Microstructural integrity of cerebral fiber tracts in hereditary spastic paraparesis with SPG11 mutation

Abstract

Background and purpose: ARHSP-TCC is characterized by progressive leg spasticity, ataxia, and cognitive dysfunction. Although mutations in the human SPG11 gene were identified as responsible for ARHSP-TCC, the cerebral fiber integrity has not been assessed systemically. The objective of this study was to assess cerebral fiber integrity and its clinical significance in patients with ARHSP-TCC.

Materials and methods: Five patients from 2 families who were clinically and genetically confirmed to have ARHSP-TCC were examined by neuropsychological evaluation and DSI of the brain. We performed voxel-based GFA analysis for global white matter evaluation, tractography-based analysis for tract-to-tract comparisons, and tract-specific analysis of the CST to evaluate microstructural integrity along the axonal direction.

Results: The neuropsychological evaluation revealed widespread cognitive decline across all domains. Voxel-based analysis showed global reduction of GFA in the cerebral white matter. Tractography-based analysis revealed a significant reduction of the microstructural integrity in all neural fiber types, while commissure and association fibers had more GFA reduction than projection fibers (P < .00001). Prefrontal and motor portions of the CC were most severely affected among all fiber tracts (P < .00001, P = .018). Tract-specific analysis of the CST validated a "dying-back" phenomenon (R(2) = 0.68, P < .00001).

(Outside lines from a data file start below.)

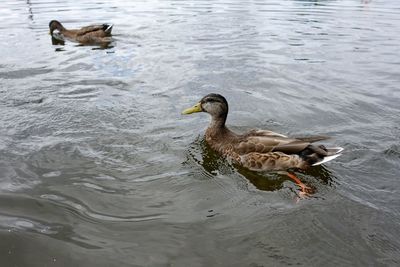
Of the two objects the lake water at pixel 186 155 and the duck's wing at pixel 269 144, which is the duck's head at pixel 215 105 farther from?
the duck's wing at pixel 269 144

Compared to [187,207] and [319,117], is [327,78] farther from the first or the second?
[187,207]

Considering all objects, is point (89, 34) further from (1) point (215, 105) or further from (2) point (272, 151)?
(2) point (272, 151)

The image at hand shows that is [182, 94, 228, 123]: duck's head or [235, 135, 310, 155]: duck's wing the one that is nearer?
[235, 135, 310, 155]: duck's wing

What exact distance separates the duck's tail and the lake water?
251 millimetres

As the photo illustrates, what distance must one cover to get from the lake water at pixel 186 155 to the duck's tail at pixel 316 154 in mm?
251

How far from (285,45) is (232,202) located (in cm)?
909

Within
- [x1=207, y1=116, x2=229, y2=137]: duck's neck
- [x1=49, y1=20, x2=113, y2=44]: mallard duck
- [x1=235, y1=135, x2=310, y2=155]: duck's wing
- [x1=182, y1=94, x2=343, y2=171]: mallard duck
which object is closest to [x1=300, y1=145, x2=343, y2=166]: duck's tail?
[x1=182, y1=94, x2=343, y2=171]: mallard duck

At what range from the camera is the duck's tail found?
547 cm

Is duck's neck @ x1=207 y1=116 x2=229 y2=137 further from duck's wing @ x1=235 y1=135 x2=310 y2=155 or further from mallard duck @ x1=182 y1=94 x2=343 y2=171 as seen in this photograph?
duck's wing @ x1=235 y1=135 x2=310 y2=155

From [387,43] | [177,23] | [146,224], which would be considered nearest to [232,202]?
[146,224]

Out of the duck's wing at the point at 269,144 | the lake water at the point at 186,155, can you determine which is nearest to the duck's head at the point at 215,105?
the lake water at the point at 186,155

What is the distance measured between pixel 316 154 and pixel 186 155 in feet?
6.57

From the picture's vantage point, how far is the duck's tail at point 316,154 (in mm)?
5470

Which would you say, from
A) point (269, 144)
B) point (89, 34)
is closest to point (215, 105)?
point (269, 144)
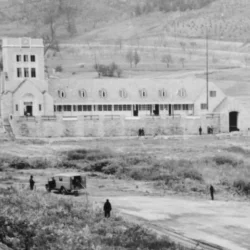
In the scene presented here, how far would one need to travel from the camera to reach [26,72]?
73875 mm

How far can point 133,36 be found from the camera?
639 feet

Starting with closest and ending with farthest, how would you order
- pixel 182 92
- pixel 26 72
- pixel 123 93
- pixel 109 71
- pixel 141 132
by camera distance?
pixel 141 132 < pixel 26 72 < pixel 123 93 < pixel 182 92 < pixel 109 71

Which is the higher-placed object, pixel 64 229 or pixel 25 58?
pixel 25 58

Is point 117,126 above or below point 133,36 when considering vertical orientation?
below

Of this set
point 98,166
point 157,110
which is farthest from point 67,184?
point 157,110

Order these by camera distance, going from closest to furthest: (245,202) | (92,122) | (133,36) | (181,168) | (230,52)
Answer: (245,202) < (181,168) < (92,122) < (230,52) < (133,36)

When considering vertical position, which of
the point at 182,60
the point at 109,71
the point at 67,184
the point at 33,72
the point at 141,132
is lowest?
the point at 67,184

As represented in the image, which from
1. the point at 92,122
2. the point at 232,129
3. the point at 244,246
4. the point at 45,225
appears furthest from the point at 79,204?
the point at 232,129

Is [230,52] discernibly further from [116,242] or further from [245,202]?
[116,242]

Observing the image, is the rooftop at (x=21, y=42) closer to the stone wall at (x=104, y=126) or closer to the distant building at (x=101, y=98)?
the distant building at (x=101, y=98)

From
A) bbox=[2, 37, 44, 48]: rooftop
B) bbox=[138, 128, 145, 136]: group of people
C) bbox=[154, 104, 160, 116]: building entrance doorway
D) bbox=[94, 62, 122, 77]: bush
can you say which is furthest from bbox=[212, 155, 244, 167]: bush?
bbox=[94, 62, 122, 77]: bush

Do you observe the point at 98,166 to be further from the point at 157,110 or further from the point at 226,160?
the point at 157,110

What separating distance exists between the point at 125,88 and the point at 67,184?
119 feet

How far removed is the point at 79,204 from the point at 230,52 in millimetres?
125963
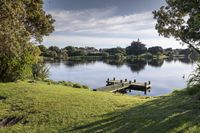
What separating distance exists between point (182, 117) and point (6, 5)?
8.72m

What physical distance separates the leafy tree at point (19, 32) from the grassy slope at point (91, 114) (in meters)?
2.78

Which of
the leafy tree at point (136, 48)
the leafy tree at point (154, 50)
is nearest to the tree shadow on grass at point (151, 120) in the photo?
the leafy tree at point (136, 48)

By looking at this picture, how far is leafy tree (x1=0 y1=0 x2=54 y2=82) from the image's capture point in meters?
14.0

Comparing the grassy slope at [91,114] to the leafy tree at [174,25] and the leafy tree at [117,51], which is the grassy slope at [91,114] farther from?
the leafy tree at [117,51]

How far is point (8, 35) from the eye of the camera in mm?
14125

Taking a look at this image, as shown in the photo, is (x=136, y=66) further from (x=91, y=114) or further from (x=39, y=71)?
(x=91, y=114)

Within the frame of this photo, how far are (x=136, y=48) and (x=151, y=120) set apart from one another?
17135 centimetres

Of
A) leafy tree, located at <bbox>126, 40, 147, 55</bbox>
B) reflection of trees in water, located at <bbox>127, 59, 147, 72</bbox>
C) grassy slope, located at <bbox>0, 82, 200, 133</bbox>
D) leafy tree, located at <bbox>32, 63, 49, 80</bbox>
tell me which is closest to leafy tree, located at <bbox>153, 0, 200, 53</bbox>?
grassy slope, located at <bbox>0, 82, 200, 133</bbox>

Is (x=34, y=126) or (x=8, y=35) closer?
(x=34, y=126)

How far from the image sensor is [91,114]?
13414 millimetres

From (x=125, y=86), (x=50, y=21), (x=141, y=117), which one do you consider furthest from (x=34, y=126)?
(x=125, y=86)

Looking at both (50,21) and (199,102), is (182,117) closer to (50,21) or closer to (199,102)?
(199,102)

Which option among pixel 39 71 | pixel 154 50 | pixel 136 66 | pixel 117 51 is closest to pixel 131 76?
pixel 136 66

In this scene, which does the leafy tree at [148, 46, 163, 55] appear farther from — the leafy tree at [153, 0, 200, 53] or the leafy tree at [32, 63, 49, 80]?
the leafy tree at [153, 0, 200, 53]
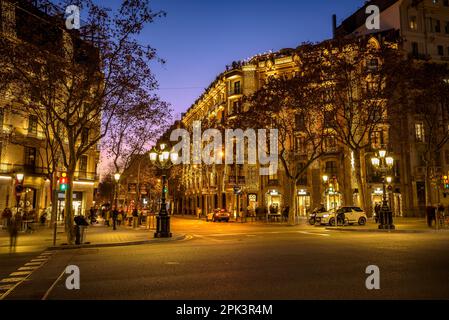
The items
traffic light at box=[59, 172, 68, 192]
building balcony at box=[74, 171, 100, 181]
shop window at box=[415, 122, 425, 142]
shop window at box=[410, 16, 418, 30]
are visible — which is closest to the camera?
traffic light at box=[59, 172, 68, 192]

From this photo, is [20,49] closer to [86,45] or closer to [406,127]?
[86,45]

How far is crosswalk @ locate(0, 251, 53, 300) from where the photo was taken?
7852 millimetres

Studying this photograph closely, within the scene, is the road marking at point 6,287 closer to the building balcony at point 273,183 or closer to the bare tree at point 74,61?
the bare tree at point 74,61

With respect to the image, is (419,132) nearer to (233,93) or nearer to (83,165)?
(233,93)

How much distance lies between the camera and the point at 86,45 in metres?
19.5

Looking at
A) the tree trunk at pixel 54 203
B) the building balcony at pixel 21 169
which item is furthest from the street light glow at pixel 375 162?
the building balcony at pixel 21 169

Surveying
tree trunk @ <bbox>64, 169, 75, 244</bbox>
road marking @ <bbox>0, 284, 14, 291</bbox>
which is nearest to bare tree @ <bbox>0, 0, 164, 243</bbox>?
tree trunk @ <bbox>64, 169, 75, 244</bbox>

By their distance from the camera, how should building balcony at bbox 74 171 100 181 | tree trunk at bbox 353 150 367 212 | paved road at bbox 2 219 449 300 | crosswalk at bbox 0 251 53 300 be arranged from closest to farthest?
paved road at bbox 2 219 449 300
crosswalk at bbox 0 251 53 300
tree trunk at bbox 353 150 367 212
building balcony at bbox 74 171 100 181

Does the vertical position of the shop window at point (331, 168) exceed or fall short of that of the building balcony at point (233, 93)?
it falls short

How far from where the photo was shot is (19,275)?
9.64 metres

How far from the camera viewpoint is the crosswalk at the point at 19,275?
785 centimetres

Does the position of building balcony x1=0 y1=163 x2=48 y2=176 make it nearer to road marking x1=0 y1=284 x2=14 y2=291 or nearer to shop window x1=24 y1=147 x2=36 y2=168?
shop window x1=24 y1=147 x2=36 y2=168

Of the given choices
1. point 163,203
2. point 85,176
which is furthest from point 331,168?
point 163,203

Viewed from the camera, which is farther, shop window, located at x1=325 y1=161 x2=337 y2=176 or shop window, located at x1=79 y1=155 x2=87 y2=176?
shop window, located at x1=325 y1=161 x2=337 y2=176
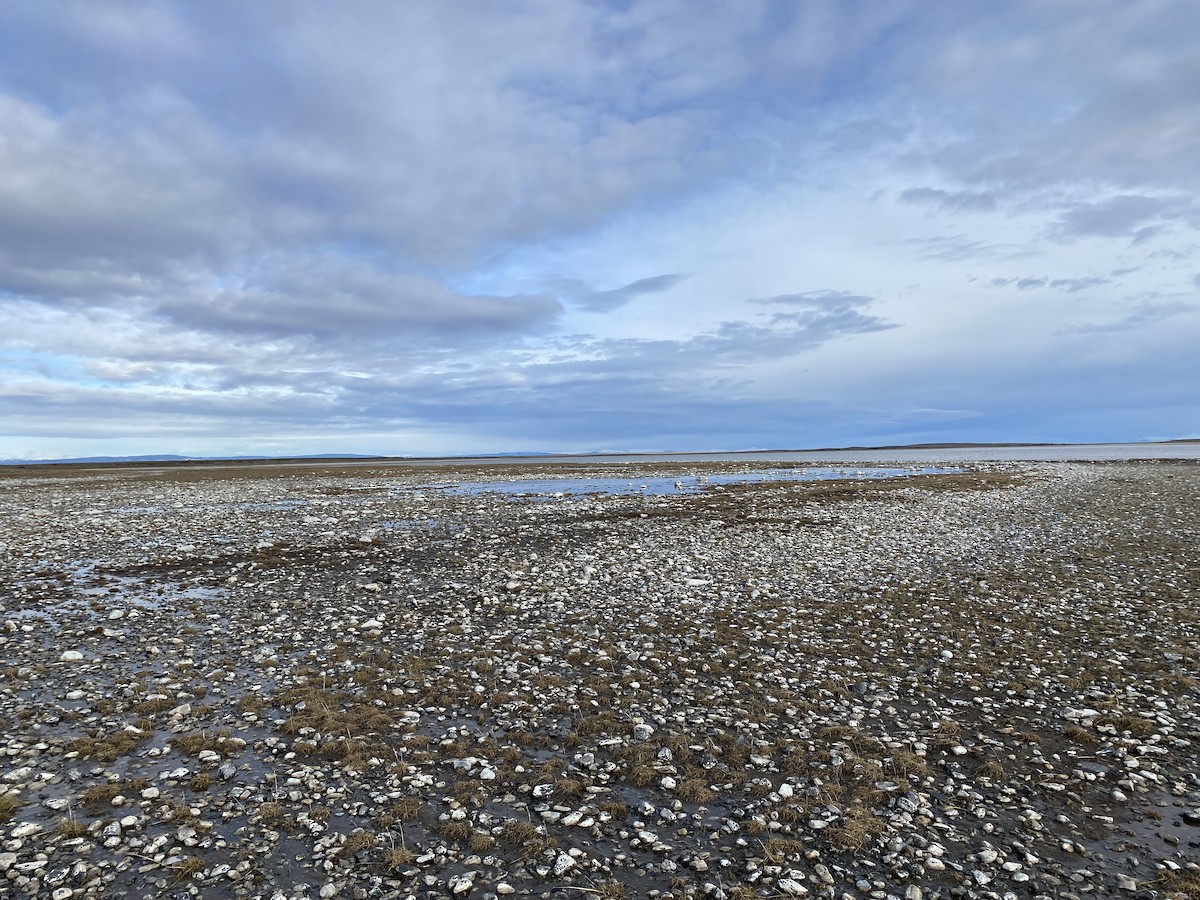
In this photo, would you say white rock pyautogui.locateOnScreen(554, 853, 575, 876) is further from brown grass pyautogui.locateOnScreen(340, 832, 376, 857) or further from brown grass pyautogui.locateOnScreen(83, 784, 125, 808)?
brown grass pyautogui.locateOnScreen(83, 784, 125, 808)

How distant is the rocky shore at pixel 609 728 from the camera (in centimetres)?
669

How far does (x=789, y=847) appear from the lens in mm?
6918

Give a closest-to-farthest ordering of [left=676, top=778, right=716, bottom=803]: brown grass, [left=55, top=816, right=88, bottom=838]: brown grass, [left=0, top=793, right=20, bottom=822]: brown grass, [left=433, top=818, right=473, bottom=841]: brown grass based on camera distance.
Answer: [left=55, top=816, right=88, bottom=838]: brown grass
[left=433, top=818, right=473, bottom=841]: brown grass
[left=0, top=793, right=20, bottom=822]: brown grass
[left=676, top=778, right=716, bottom=803]: brown grass

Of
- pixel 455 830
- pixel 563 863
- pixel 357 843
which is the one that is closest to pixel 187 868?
pixel 357 843

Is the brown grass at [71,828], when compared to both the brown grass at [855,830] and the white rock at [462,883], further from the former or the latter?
the brown grass at [855,830]

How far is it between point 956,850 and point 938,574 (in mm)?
15007

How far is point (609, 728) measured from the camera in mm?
10023

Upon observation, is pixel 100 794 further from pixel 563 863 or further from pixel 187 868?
pixel 563 863

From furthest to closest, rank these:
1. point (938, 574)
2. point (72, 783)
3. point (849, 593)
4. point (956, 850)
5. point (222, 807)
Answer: point (938, 574) < point (849, 593) < point (72, 783) < point (222, 807) < point (956, 850)

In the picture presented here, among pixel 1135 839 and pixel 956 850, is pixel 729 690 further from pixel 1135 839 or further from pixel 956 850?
pixel 1135 839

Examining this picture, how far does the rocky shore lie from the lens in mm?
6688

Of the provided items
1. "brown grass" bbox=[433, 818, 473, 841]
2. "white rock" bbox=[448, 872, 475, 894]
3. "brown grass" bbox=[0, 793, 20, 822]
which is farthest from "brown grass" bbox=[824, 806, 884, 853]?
"brown grass" bbox=[0, 793, 20, 822]

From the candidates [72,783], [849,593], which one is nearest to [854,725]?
[849,593]

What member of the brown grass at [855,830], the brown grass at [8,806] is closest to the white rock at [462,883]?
the brown grass at [855,830]
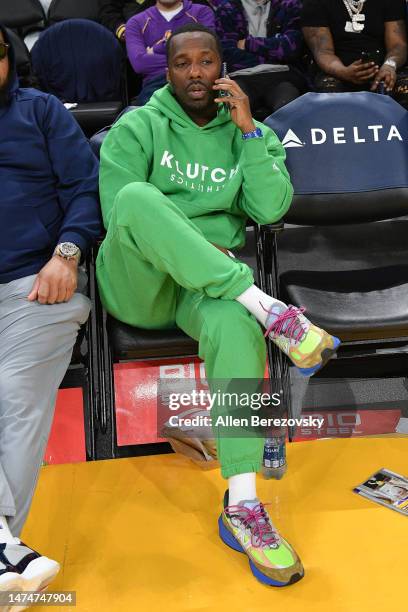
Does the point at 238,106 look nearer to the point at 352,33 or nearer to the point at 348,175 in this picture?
the point at 348,175

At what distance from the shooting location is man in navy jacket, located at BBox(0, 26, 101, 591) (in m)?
1.86

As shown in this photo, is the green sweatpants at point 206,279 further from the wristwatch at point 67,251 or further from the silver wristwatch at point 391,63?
the silver wristwatch at point 391,63

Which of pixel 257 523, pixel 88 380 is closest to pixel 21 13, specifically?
pixel 88 380

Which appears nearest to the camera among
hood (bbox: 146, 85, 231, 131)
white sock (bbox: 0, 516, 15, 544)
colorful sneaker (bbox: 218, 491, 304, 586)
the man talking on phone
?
white sock (bbox: 0, 516, 15, 544)

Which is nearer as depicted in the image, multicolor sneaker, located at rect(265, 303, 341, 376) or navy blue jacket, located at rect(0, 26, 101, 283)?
multicolor sneaker, located at rect(265, 303, 341, 376)

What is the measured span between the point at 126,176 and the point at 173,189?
173 millimetres

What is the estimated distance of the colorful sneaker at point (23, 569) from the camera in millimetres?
1603

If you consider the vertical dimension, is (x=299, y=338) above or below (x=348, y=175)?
below

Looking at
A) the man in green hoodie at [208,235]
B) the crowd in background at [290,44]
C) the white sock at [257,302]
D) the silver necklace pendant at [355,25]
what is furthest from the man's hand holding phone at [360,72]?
the white sock at [257,302]

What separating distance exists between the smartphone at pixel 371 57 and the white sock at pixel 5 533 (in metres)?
3.16

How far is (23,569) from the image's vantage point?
1655 millimetres

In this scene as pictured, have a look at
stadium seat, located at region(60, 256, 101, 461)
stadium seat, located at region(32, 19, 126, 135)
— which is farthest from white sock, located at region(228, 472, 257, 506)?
stadium seat, located at region(32, 19, 126, 135)

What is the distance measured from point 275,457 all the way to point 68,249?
35.0 inches

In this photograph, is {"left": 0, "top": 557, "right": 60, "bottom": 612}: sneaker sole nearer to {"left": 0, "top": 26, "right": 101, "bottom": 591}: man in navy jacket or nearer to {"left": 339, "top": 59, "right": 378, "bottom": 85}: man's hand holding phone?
{"left": 0, "top": 26, "right": 101, "bottom": 591}: man in navy jacket
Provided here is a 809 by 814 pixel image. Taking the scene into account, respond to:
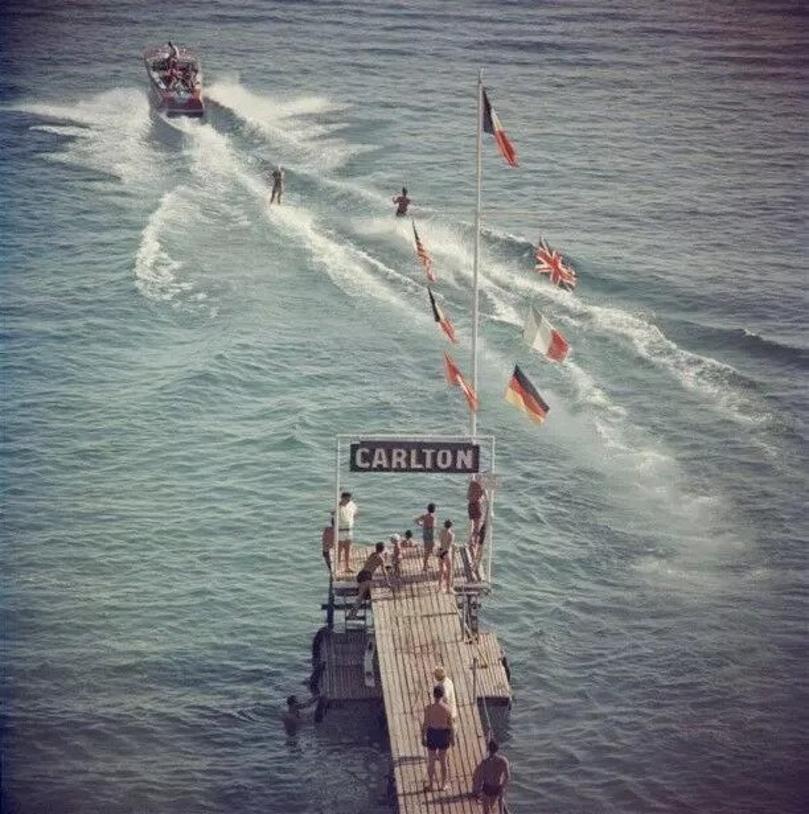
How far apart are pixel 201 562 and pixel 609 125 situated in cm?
5061

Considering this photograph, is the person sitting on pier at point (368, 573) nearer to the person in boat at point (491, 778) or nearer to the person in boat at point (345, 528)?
the person in boat at point (345, 528)

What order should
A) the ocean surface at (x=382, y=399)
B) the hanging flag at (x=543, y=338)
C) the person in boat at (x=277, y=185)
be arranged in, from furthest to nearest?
the person in boat at (x=277, y=185), the ocean surface at (x=382, y=399), the hanging flag at (x=543, y=338)

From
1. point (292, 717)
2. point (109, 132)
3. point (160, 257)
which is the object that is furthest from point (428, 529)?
point (109, 132)

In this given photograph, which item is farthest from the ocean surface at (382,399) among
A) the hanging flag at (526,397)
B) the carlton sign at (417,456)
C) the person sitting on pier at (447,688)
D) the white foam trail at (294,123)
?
the hanging flag at (526,397)

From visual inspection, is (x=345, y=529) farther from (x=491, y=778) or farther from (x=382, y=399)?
(x=382, y=399)

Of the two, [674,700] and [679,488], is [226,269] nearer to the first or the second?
[679,488]

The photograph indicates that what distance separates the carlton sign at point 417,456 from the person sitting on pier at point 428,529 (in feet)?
6.86

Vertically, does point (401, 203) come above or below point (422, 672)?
above

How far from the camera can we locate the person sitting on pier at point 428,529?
38219 mm

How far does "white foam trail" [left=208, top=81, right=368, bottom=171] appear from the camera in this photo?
262 ft

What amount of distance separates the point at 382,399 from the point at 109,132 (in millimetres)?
33961

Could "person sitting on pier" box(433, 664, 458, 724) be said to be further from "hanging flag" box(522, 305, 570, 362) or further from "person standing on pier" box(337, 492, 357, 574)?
"hanging flag" box(522, 305, 570, 362)

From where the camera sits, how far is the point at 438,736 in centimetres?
3109

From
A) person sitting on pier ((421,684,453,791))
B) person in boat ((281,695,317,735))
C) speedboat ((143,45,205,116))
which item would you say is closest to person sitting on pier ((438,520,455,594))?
person in boat ((281,695,317,735))
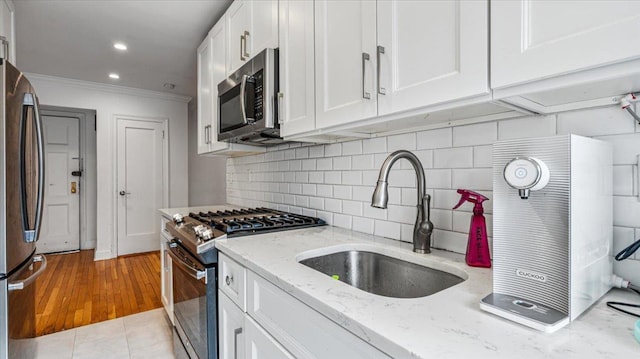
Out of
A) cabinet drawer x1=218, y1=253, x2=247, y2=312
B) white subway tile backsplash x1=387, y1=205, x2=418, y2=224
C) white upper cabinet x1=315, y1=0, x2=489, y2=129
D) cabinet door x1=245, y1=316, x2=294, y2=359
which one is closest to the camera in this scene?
white upper cabinet x1=315, y1=0, x2=489, y2=129

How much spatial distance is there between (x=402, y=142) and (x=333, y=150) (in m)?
0.50

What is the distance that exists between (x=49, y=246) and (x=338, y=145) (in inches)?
208

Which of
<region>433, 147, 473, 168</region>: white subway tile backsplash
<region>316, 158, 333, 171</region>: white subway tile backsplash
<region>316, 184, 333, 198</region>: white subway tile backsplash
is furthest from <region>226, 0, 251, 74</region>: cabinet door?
<region>433, 147, 473, 168</region>: white subway tile backsplash

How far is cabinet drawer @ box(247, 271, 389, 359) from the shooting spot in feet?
2.26

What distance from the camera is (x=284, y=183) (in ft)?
7.49

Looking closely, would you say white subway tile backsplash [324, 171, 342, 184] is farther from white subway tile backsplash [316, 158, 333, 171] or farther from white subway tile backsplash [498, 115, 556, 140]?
white subway tile backsplash [498, 115, 556, 140]

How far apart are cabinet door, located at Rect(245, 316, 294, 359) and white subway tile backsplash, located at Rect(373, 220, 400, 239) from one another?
69 centimetres

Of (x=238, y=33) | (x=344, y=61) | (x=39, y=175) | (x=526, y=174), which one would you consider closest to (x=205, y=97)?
(x=238, y=33)

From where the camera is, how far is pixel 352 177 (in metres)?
1.65

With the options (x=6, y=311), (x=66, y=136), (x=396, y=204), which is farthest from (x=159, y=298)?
(x=66, y=136)

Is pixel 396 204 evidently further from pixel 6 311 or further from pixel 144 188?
pixel 144 188

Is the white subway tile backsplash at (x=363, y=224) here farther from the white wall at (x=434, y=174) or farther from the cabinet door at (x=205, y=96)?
the cabinet door at (x=205, y=96)

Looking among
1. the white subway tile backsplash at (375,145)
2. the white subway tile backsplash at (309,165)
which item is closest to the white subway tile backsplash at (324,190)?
the white subway tile backsplash at (309,165)

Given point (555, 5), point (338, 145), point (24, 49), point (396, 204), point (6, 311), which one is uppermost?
point (24, 49)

Conclusions: There was a characteristic gradation in the reduction of microstructural integrity among fiber types and within the CC in patients with the SPG11 mutation. The dying-back process in CST might explain the pathogenic mechanisms for ARHSP-TCC.

Fig 1.

Examples of ROIs and reconstructed tracts. A, ROIs of orbitofrontal (green and yellow), motor (light and dark brown), and occipital (greenish blue and blue) portions of the CC. B, ROIs (blue and yellow) of the left arcuate fasciculus. C, ROIs (dark brown, light brown, and yellow) of the left cingulum bundle. D, ROIs (yellow, dark brown, and light brown) of the bilateral CSTs. The fiber tracts are pseudocolored in 3D according to the local tract orientation with respect to the image coordinates.

Fig 2.

P value map and tractography in patients and controls. A, P value map shows significant differences in microstructure integrity of white matter between patients and controls. B–D, Reconstructive tracts of the CC, arcuate fasciculus, and CST in a control subject. E–G, Corresponding tracts in patient 3.

Fig 3.

Quantitative evaluation of microstructural integrity of fiber tracts. A, Mean GFA values of commissure, association, and projection fibers in patients (white bars) and controls (gray bars) and normalized GFA values (patients/controls, black bars) in each fiber type (double asterisks indicate P < .0001; asterisk, P < .001). B, Normalized GFA value of each fiber tract of the corpus callosum (double asterisks indicate P < .0001; asterisk, P = .0178). C, Mean GFA value of controls (black line, filled circles) and patients (gray line, open circles) along the CSTs from the motor cortices (step 71, x-axis) to the pyramid (step 1, x-axis). D, Normalized GFA value of CSTs between the pyramid to the internal capsule and the linear regression values.